SOAP Underlying Protocol Binding Framework

Last Modified: $Date: 2001/10/11 17:33:41 $

Status

This is an attempt of a write-up of a framework for SOAP bindings based on discussions within the XML Protocol WG TBTF. The document has no status whatsoever nor does it necessarily represent consensus within the TBTF or within the XML Protocol WG as a whole.

Basic Binding Model

SOAP has been designed to be carried within or on top of a variety of other protocols that as a group are called "underlying protocols". The boundary between SOAP and the underlying protocol is called a protocol binding. A binding has two purposes:

  1. It defines the syntactic and semantic rules for passing an outgoing SOAP message from SOAP to the underlying protocol for the purpose of sending that message to another SOAP node
  2. It defines the syntactic and semantic rules for passing an incoming SOAP message from the underlying protocol to SOAP for the purpose of processing that message

The relationship between SOAP, bindings, and underlying protocols is illustrated below.
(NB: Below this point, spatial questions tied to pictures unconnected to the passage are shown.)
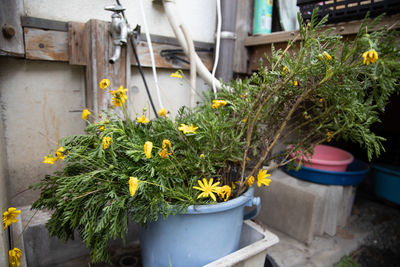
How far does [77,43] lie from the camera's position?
1051 millimetres

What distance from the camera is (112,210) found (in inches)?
23.6

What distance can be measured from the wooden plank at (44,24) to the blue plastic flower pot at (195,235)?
2.84ft

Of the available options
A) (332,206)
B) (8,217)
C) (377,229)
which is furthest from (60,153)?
(377,229)

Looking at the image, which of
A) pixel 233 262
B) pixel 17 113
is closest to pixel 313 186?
pixel 233 262

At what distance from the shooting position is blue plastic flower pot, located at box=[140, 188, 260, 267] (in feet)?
2.13

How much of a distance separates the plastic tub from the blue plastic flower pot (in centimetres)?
131

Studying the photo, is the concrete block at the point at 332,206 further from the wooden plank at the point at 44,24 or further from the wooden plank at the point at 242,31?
the wooden plank at the point at 44,24

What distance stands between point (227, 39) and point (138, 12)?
0.47 meters

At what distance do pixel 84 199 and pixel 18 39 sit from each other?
2.33 ft

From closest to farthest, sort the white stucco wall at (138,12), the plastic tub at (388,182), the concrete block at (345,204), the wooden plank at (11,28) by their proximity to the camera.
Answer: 1. the wooden plank at (11,28)
2. the white stucco wall at (138,12)
3. the concrete block at (345,204)
4. the plastic tub at (388,182)

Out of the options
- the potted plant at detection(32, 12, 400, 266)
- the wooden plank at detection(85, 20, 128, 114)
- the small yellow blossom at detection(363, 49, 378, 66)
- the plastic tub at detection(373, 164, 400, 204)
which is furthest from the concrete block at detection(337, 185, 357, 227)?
the wooden plank at detection(85, 20, 128, 114)

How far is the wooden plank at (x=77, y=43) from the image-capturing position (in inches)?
40.9

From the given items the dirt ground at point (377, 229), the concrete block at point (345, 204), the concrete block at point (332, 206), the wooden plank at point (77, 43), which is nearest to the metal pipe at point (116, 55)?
the wooden plank at point (77, 43)

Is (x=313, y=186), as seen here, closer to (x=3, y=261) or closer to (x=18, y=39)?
(x=3, y=261)
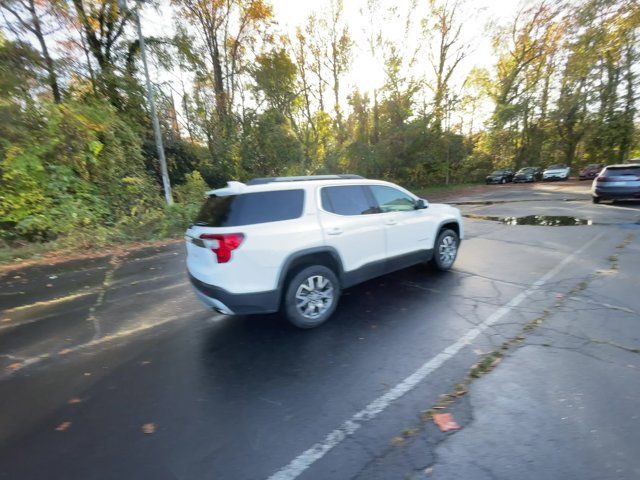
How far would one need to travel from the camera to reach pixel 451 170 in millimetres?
28344

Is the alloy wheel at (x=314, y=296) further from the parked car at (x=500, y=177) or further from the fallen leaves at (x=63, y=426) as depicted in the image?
the parked car at (x=500, y=177)

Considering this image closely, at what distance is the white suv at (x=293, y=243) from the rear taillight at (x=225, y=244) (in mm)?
10

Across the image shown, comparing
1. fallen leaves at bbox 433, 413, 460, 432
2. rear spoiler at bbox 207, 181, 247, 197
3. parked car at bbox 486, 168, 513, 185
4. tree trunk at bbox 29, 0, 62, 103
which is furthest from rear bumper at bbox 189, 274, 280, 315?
parked car at bbox 486, 168, 513, 185

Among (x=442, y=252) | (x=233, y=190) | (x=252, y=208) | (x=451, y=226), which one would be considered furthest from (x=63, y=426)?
(x=451, y=226)

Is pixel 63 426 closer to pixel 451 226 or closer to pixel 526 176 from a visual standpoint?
pixel 451 226

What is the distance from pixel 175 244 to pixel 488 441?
972 cm

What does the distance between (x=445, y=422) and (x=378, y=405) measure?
513mm

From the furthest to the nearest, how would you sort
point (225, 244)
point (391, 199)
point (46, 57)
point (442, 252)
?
1. point (46, 57)
2. point (442, 252)
3. point (391, 199)
4. point (225, 244)

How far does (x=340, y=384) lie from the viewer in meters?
3.13

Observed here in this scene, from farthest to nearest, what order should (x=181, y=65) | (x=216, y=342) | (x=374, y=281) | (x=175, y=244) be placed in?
(x=181, y=65) < (x=175, y=244) < (x=374, y=281) < (x=216, y=342)

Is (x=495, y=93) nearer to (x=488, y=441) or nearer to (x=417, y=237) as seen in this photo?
(x=417, y=237)

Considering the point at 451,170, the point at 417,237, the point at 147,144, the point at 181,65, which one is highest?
the point at 181,65

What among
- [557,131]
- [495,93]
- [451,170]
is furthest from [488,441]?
[557,131]

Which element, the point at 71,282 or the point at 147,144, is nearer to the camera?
the point at 71,282
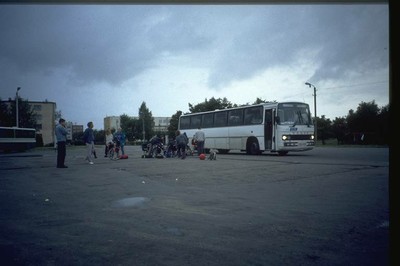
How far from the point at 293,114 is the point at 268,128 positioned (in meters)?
1.80

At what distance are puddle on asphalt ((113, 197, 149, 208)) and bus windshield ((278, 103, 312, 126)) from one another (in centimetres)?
1452

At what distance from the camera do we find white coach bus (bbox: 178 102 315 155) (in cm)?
1891

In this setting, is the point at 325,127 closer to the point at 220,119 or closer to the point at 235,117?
the point at 220,119

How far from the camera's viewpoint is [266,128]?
A: 20.0 metres

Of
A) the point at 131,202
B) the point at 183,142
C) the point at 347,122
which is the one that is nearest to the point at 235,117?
the point at 183,142

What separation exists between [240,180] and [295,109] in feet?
40.7

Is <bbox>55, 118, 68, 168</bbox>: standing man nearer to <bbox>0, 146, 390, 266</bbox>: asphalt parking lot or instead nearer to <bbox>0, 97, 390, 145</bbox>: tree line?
<bbox>0, 146, 390, 266</bbox>: asphalt parking lot

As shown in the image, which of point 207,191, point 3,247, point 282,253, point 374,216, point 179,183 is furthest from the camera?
point 179,183

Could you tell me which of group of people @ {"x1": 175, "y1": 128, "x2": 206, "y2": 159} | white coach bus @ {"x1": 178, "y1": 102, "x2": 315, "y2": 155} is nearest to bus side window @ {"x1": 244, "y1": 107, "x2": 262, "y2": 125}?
white coach bus @ {"x1": 178, "y1": 102, "x2": 315, "y2": 155}

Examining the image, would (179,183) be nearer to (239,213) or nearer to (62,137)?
(239,213)

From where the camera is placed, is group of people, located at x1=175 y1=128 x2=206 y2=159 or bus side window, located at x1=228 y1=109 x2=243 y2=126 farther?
bus side window, located at x1=228 y1=109 x2=243 y2=126

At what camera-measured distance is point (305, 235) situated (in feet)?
11.9

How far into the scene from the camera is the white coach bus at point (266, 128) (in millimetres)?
18906

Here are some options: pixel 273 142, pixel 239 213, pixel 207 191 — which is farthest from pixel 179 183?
pixel 273 142
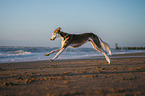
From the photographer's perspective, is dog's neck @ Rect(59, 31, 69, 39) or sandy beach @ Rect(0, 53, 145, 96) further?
dog's neck @ Rect(59, 31, 69, 39)

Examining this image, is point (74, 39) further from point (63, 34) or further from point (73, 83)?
point (73, 83)

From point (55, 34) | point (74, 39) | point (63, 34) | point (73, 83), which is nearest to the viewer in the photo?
point (73, 83)

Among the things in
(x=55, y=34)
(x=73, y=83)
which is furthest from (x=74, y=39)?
(x=73, y=83)

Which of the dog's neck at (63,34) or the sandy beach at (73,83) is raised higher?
the dog's neck at (63,34)

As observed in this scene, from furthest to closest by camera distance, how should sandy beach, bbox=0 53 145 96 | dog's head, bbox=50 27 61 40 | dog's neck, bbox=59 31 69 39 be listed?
1. dog's neck, bbox=59 31 69 39
2. dog's head, bbox=50 27 61 40
3. sandy beach, bbox=0 53 145 96

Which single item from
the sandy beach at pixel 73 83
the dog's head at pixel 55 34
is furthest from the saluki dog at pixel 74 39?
the sandy beach at pixel 73 83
Note that is not a requirement that implementations are layered in this manner. The purpose of this diagram is strictly to illustrate the abstract relationship between SOAP, bindings, and the underlying protocol.

 

Moving Data Up and Down the Stack

SOAP has the following two requirements to a binding in order to enable passing of data between SOAP and the underlying protocol:

  1. A binding must specify a mechanism for accepting a SOAP envelope described using XML infoset from SOAP and pass it to the underlying protocol.
  2. A binding must specify a mechanism for recreating a SOAP envelope described using XML infoset to SOAP from the underlying protocol.
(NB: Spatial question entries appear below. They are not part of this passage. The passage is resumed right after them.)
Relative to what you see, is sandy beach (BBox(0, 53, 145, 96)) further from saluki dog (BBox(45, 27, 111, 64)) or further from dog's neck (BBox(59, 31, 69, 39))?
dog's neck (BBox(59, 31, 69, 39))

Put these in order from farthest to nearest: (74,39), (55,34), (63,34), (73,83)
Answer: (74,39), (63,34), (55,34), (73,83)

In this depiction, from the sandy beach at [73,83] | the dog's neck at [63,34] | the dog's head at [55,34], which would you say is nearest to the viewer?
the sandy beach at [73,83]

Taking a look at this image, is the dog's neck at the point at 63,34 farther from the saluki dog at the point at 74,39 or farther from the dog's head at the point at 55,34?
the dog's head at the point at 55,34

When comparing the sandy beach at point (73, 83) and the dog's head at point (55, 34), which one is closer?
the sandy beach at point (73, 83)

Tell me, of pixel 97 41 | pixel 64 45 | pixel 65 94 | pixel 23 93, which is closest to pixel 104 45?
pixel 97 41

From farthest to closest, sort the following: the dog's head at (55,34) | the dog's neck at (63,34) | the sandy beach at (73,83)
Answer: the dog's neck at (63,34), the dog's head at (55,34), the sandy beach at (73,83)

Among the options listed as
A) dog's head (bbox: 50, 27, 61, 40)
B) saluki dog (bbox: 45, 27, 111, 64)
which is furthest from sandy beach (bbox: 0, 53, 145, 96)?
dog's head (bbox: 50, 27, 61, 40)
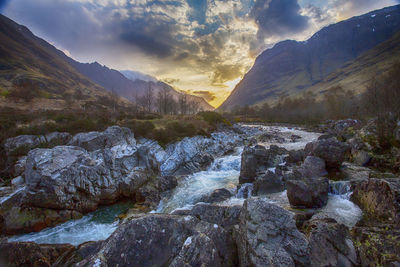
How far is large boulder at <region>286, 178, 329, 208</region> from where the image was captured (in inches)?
412

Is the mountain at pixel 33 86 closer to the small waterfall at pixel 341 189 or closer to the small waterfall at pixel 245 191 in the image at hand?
the small waterfall at pixel 245 191

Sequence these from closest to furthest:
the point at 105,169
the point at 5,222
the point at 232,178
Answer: the point at 5,222
the point at 105,169
the point at 232,178

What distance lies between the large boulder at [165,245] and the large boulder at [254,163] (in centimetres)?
1223

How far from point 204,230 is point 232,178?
14064 millimetres

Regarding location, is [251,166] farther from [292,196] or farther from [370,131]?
[370,131]

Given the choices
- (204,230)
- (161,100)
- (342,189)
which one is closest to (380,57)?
(161,100)

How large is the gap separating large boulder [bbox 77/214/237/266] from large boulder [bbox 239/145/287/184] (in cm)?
1223

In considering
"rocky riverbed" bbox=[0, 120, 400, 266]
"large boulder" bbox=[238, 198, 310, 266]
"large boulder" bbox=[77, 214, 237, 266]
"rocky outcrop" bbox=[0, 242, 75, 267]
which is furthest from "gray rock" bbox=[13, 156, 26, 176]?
"large boulder" bbox=[238, 198, 310, 266]

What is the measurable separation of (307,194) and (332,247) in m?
6.53

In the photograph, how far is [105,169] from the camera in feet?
44.4

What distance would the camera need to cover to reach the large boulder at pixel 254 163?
16188mm

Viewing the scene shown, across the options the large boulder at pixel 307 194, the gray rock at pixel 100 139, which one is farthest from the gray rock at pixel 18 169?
the large boulder at pixel 307 194

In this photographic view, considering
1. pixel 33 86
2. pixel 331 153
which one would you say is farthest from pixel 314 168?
pixel 33 86

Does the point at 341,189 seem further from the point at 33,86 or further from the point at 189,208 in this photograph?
the point at 33,86
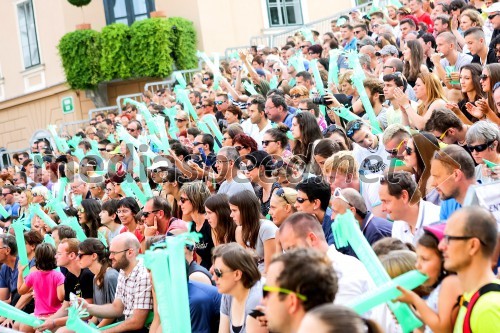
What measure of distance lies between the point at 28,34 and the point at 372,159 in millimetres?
21793

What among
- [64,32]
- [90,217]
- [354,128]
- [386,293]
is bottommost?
[386,293]

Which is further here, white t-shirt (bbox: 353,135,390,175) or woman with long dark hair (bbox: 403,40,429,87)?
woman with long dark hair (bbox: 403,40,429,87)

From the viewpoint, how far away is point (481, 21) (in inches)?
468

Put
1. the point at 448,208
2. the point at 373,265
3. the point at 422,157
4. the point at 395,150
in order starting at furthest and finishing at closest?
the point at 395,150 < the point at 422,157 < the point at 448,208 < the point at 373,265

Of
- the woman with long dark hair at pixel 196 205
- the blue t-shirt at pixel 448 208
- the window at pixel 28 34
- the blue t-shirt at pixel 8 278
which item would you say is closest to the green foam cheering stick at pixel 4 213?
the blue t-shirt at pixel 8 278

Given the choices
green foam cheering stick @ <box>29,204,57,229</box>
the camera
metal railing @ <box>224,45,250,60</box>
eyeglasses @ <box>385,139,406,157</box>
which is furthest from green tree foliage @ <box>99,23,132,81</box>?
eyeglasses @ <box>385,139,406,157</box>

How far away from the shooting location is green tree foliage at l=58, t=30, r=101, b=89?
2598cm

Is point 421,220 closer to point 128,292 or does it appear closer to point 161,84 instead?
point 128,292

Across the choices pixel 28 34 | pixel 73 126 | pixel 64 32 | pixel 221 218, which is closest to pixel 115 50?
pixel 64 32

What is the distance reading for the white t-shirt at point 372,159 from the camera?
28.2 feet

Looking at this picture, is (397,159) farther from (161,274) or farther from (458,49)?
(458,49)

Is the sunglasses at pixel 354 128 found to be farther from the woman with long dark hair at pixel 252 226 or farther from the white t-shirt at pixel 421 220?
the white t-shirt at pixel 421 220

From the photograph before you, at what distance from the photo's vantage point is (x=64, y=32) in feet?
88.3

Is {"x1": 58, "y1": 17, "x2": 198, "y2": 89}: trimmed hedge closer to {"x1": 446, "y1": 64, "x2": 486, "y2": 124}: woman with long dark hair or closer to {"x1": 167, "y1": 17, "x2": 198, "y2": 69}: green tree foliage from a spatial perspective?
{"x1": 167, "y1": 17, "x2": 198, "y2": 69}: green tree foliage
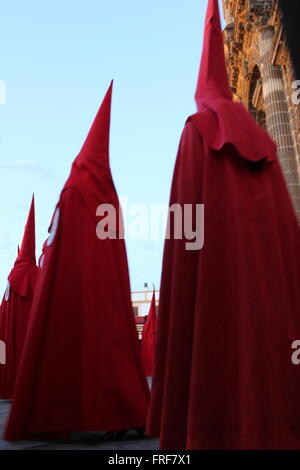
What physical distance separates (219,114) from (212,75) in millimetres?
323

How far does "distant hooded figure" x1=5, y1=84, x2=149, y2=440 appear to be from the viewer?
235 cm

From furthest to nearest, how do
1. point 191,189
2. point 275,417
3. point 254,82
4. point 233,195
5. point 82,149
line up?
point 254,82 → point 82,149 → point 191,189 → point 233,195 → point 275,417

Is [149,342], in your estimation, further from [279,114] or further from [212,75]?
[212,75]

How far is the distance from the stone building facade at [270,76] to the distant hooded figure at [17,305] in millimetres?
5653

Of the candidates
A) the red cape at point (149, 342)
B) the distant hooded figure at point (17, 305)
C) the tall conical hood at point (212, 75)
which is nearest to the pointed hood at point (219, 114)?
the tall conical hood at point (212, 75)

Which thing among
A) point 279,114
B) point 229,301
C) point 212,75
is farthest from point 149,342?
point 229,301

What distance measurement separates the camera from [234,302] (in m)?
1.55

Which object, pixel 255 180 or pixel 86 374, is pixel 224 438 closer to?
pixel 255 180

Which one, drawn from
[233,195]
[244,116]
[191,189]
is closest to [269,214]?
[233,195]

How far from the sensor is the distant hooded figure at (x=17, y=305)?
550cm

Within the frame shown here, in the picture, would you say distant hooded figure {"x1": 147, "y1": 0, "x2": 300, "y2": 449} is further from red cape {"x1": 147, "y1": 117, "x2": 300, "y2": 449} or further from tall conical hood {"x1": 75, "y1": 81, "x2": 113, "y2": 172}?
tall conical hood {"x1": 75, "y1": 81, "x2": 113, "y2": 172}

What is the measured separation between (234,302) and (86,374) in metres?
1.33

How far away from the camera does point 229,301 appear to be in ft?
5.12

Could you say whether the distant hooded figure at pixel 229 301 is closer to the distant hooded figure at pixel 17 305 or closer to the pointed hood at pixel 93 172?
the pointed hood at pixel 93 172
The interactions between the binding and the underlying protocol can be in any format supported by the underlying protocol. SOAP has nothing to say about this interaction.

Exchanging Data between SOAP Nodes

In addition to defining the format of the data passed between the binding and the underlying protocol, a binding must define the rules for how the data is exchanged using that underlying protocol.

Exchanging information may require additional information from higher layers not expressed directly within the SOAP message. It is outside the scope of this framework to describe how such information is communicated within a SOAP node.

Additional Properties

A binding may provide any number of properties that the SOAP layer may choose to take advantage of if so desired. It is outside the scope of this specification to describe how these properties are named or how they are described.